Charles Blé Goudé, un proche de l'ex-président ivoirien Laurent Gbagbo, rejoint samedi son mentor à la Cour pénale internationale (CPI), qui l'accuse, comme son aîné, de crimes contre l'humanité.
L'ex-chef des "jeunes patriotes", un mouvement pro-Gbagbo extrêmement violent, "a été transféré à la CPI ce jour", a fait savoir le gouvernement à la télévision nationale, ce qu'a aussitôt confirmé la Cour.
M. Blé Goudé, surnommé "général de la rue" pour sa capacité de mobilisation, "a été remis à la CPI par les autorités de la Côte d'Ivoire", selon un communiqué de la juridiction internationale.
"Il est en cours de transfert au quartier pénitentiaire de la CPI", selon la même source.
D'après la porte-parole ajointe du gouvernement, Affoussiata Bamba, jointe par l'AFP, le greffe de la Cour est venu chercher le prévenu à Abidjan.
L'avion "affrété par la CPI" a décollé à 10H03 GMT de la capitale économique ivoirienne. Selon une estimation de l'AFP, il devrait donc atterrir entre 15H00 et 17H00 aux Pays-Bas où la CPI est basée à La Haye.
Charles Blé Goudé est considéré par ses détracteurs et par les ONG internationales comme l'un de ceux qui ont le plus contribué aux violences durant la crise postélectorale de décembre 2010-avril 2011.
La juridiction internationale le soupçonne de quatre chefs d'accusation de crimes contre l'humanité --meurtre, viol, persécution et autres actes inhumains--, commis entre le 16 décembre 2010 et le 12 avril 2011.

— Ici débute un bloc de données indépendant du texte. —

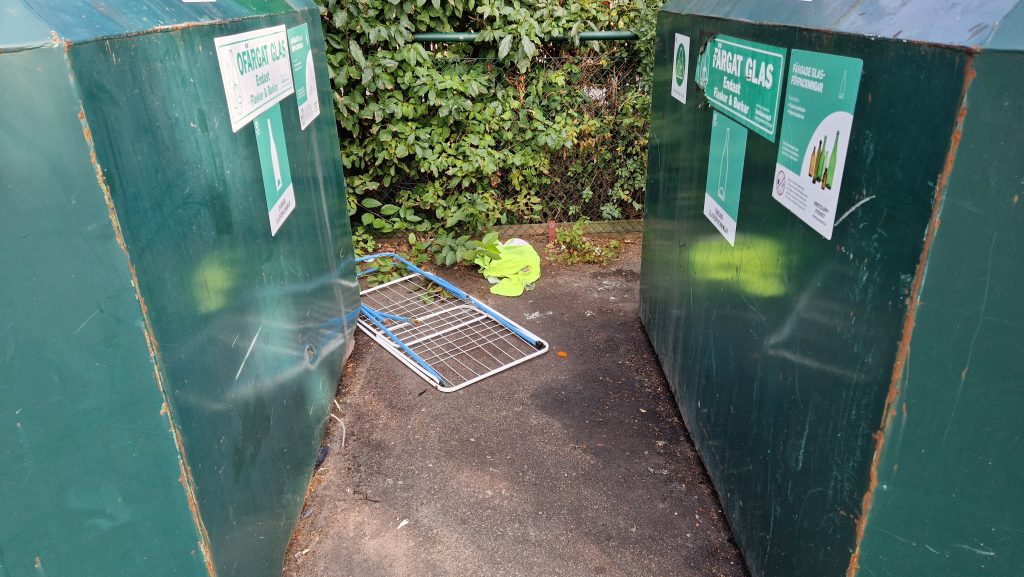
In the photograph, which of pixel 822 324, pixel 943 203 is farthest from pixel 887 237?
pixel 822 324

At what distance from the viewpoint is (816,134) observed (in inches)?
66.8

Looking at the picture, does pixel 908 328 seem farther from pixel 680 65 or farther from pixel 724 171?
pixel 680 65

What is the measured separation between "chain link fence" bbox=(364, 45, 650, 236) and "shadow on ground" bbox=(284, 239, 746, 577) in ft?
6.12

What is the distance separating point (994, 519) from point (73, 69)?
6.64 feet

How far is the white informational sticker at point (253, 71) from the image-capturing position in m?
1.98

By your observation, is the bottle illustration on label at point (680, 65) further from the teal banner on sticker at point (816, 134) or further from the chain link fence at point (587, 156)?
the chain link fence at point (587, 156)

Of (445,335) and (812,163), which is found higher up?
(812,163)

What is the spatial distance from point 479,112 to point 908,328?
4.28 m

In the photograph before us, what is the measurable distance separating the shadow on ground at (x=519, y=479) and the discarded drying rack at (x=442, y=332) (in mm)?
94

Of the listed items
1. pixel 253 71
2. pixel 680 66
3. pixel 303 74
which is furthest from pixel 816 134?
pixel 303 74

"Nous avons franchi une nouvelle étape dans la recherche de la vérité au sujet de l’un des épisodes les plus sombres de violences commises à grande échelle ces dernières années", s'est réjouie Fatou Bensouda, le procureur de la CPI.
M. Blé Goudé, arrêté en janvier 2013 au Ghana après plus d'un an et demi de cavale, retrouvera donc Laurent Gbagbo, écroué depuis fin 2011 à La Haye en attente de son procès pour crimes contre l'humanité.
L'avocat israélien Nicholas Kaufman le représentera à la CPI, a déclaré à l'AFP Claver Ndri, son défenseur en Côte d'Ivoire, qui a regretté de ne pas avoir été "convié" à l'aéroport samedi pour accompagner son client.
- "Pas peur" -
"Si nous sommes respectueux de la loi, nous n'avons pas peur", a estimé Me Ndri, ajoutant que les juges ivoiriens n'avaient pas présenté "grand-chose" contre Charles Blé Goudé, pourtant "si recherché".
"On attendait des preuves pendant des heures. Mais on tournait en rond", a estimé l'avocat, visiblement confiant.
Le conseil des ministres a accepté jeudi le transfèrement de l'accusé, âgé de 42 ans, dont le mandat d'arrêt, émis le 21 décembre 2011, avait été rendu public par la CPI en octobre.
La décision d'Abidjan divise le pays, l'opposition pro-Gbagbo accusant le pouvoir d'Alassane Ouattara de signer la fin de la réconciliation.
La Côte d'Ivoire a connu une décennie de crise politico-militaire, qui a culminé avec les violences postélectorales de 2010-2011, lorsque M. Gbagbo avait refusé de reconnaître sa défaite à la présidentielle de 2010 face à l'actuel chef de l'Etat.
Plus de 3.000 personnes avaient été tuées durant cette crise.
Abidjan a refusé en septembre le transfèrement à la CPI de Simone Gbagbo, arguant que le renouveau de son système judiciaire, pourtant défaillant, lui permettait de juger en Côte d'Ivoire la femme de l'ex-président, qui doit aussi répondre de "crimes contre l'humanité".
Mais les autorités, qui en appellent régulièrement à la "souveraineté nationale", n'ont pas retenu cet argument pour M. Blé Goudé.
Nombre d'observateurs craignent qu'Abidjan soit tombé dans un "piège" en livrant ce prévenu.
Car des pro-Ouattara se sont également rendus coupables d'exactions pendant la crise postélectorale. Certains chefs de guerre, aujourd'hui aux plus hauts postes des forces de sécurité, seraient visés par la CPI, affirment des connaisseurs du dossier.
"Ce n’est pas la fin de notre travail en Côte d'Ivoire", a affirmé le procureur Bensouda.
Et d'ajouter : "si la situation le justifie, nous présenterons d’autres affaires devant les juges de la CPI sans crainte ou sans traitement de faveur, et quel que soit le bord ou l’appartenance politique des auteurs des crimes."